## Your task:
What is wanted is every record, duplicated word for word.

◆ ◆ ◆ ◆ ◆

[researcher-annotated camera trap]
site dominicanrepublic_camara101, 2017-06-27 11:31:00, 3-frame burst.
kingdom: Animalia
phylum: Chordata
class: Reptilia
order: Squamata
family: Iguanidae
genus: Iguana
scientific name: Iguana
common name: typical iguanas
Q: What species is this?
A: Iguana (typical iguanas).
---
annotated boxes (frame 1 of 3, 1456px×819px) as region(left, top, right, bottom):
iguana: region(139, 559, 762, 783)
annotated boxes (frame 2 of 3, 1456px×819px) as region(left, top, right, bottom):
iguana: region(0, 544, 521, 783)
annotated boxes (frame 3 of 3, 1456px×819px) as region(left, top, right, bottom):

◆ ◆ ◆ ◆ ◆

## Solution to the problem:
[researcher-annotated camera trap]
site dominicanrepublic_camara101, 2017-06-27 11:31:00, 3-frame burst.
kingdom: Animalia
phylum: Chordata
class: Reptilia
order: Squamata
family: Iguanidae
genus: Iguana
scientific name: Iguana
common name: typical iguanas
Q: What species is this?
A: Iguana (typical iguanas).
---
annotated boxes (frame 1 of 3, 1456px×819px) as region(left, top, right, bottom):
iguana: region(139, 559, 762, 783)
annotated boxes (frame 2 of 3, 1456px×819px) as region(left, top, right, bottom):
iguana: region(0, 544, 521, 783)
annotated boxes (frame 3 of 3, 1456px×819px) as region(left, top, right, bottom):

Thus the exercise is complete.